Personal information
- Date of birth: 22 April 1969 (age 56)
- Place of birth: South Africa
- Original team(s): Morningside
- Debut: 1988, Hawthorn vs. North Melbourne, at the MCG
- Height: 202 cm (6 ft 8 in)
- Weight: 120 kg (265 lb)

Playing career^{1}
- Years: Club / Games (Goals)
- 1988–1998: Hawthorn / 146 (30)
- ^{1} Playing statistics correct to the end of 1998.

Career highlights
- 1991 Premiership player

= Stephen Lawrence (footballer) =

Australian rules footballer

Stephen Lawrence (born 22 April 1969) is a former Australian rules footballer who played for Hawthorn in the Australian Football League.

==Early life==
Lawrence was born in 1969 to Jennifer and Godfrey Lawrence in South Africa. His father, originally from Southern Rhodesia had played Test cricket for South Africa during the early 1960s. The family moved to Australia in the 1970s, initially to Wollongong, then to Brisbane.

==Playing career==
Lawrence took up Australian rules football with Mount Gravatt. He later played for Morningside before joining Hawthorn in 1987.

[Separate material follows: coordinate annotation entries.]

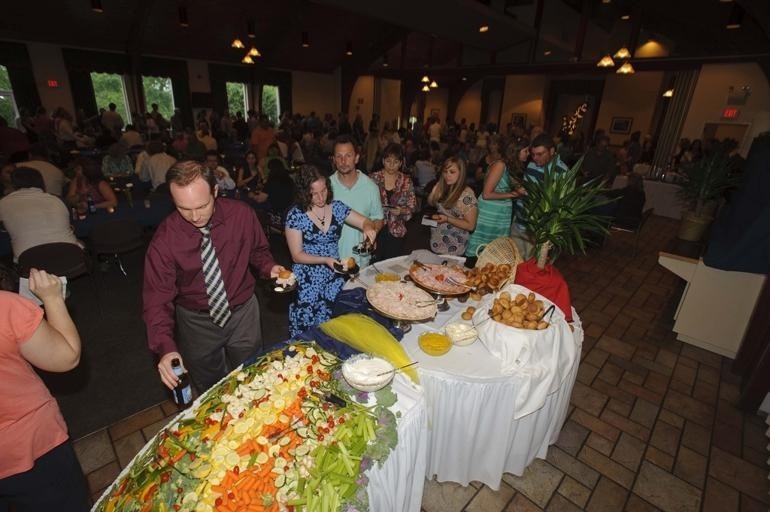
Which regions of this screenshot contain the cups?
[360,254,369,277]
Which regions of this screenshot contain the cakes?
[276,270,297,289]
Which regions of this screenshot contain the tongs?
[538,305,556,328]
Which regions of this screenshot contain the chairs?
[602,208,655,258]
[18,242,103,315]
[415,179,438,225]
[129,144,144,164]
[90,219,145,278]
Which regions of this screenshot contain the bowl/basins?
[418,331,452,356]
[343,356,395,391]
[446,321,478,346]
[375,271,401,283]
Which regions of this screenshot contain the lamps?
[420,74,439,92]
[302,32,309,48]
[91,0,104,13]
[596,44,636,74]
[230,17,261,65]
[177,5,189,28]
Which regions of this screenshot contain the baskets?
[476,237,524,288]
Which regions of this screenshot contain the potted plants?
[669,138,745,242]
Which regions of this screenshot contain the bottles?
[170,357,193,408]
[70,193,78,223]
[87,192,97,214]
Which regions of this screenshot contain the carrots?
[211,402,302,512]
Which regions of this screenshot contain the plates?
[271,278,298,294]
[333,260,360,275]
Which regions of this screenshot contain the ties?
[200,226,232,328]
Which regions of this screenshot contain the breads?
[462,312,471,320]
[467,307,475,315]
[340,256,356,271]
[493,291,549,330]
[452,263,511,301]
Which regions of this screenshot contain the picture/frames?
[609,117,633,135]
[511,112,527,128]
[431,109,439,116]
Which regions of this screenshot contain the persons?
[143,159,296,395]
[1,268,92,511]
[1,102,575,372]
[579,128,708,196]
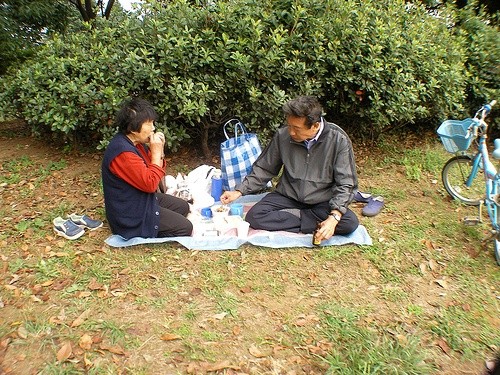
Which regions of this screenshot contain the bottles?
[313,221,322,245]
[211,169,223,201]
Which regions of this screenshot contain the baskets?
[437,118,476,152]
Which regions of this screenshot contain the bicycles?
[436,99,500,266]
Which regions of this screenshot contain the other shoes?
[362,196,385,216]
[353,191,373,203]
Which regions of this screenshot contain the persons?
[218,96,360,242]
[103,98,194,237]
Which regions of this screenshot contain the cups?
[231,203,244,216]
[201,208,211,217]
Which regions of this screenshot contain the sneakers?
[52,217,85,240]
[68,213,103,230]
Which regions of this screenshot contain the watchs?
[328,213,340,222]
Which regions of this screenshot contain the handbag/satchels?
[220,119,272,191]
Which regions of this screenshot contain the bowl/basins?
[211,205,230,218]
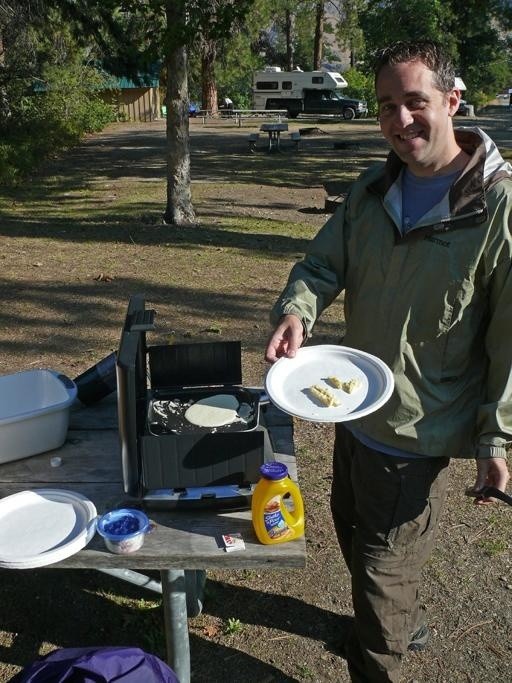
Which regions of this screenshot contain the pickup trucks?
[265,88,368,119]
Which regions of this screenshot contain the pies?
[183,394,239,427]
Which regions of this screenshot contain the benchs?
[248,132,301,158]
[196,114,288,129]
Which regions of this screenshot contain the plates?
[0,487,99,570]
[265,344,396,426]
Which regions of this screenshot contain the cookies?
[327,375,341,388]
[342,376,362,393]
[308,384,342,408]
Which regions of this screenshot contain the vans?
[252,67,349,112]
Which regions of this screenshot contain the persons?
[264,37,512,682]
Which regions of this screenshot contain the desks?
[260,123,288,154]
[0,383,308,683]
[199,109,289,127]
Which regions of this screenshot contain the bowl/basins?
[97,507,150,554]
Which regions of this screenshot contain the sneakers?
[408,626,429,650]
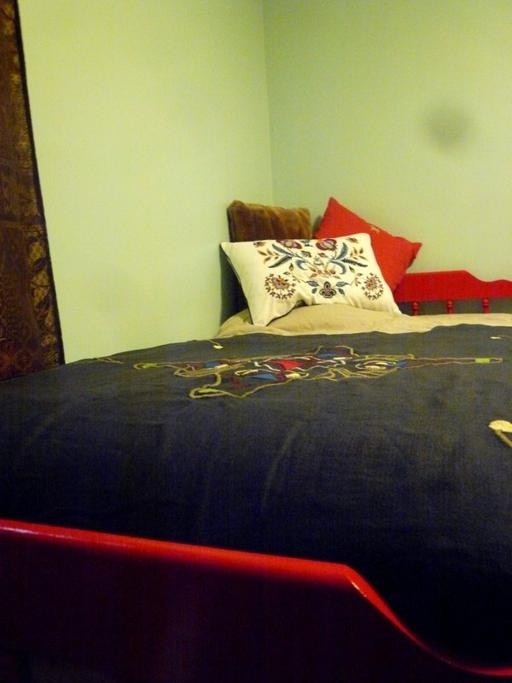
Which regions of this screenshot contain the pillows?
[217,194,424,333]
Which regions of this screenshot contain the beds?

A ruckman throughout his career, he debuted at centre half forward in 1988 and kicked 5 goals against North Melbourne in his first game. The following week he was injured and didn't play again that year.

He started to get a regular game in 1990 as back-up for Greg Dear, and after Dear was injured during the 1991 pre-season he became number one ruckman. He played in the State of Origin and won best player of the finals in 1991.

Lawrence retired towards the end of the 1998 AFL season.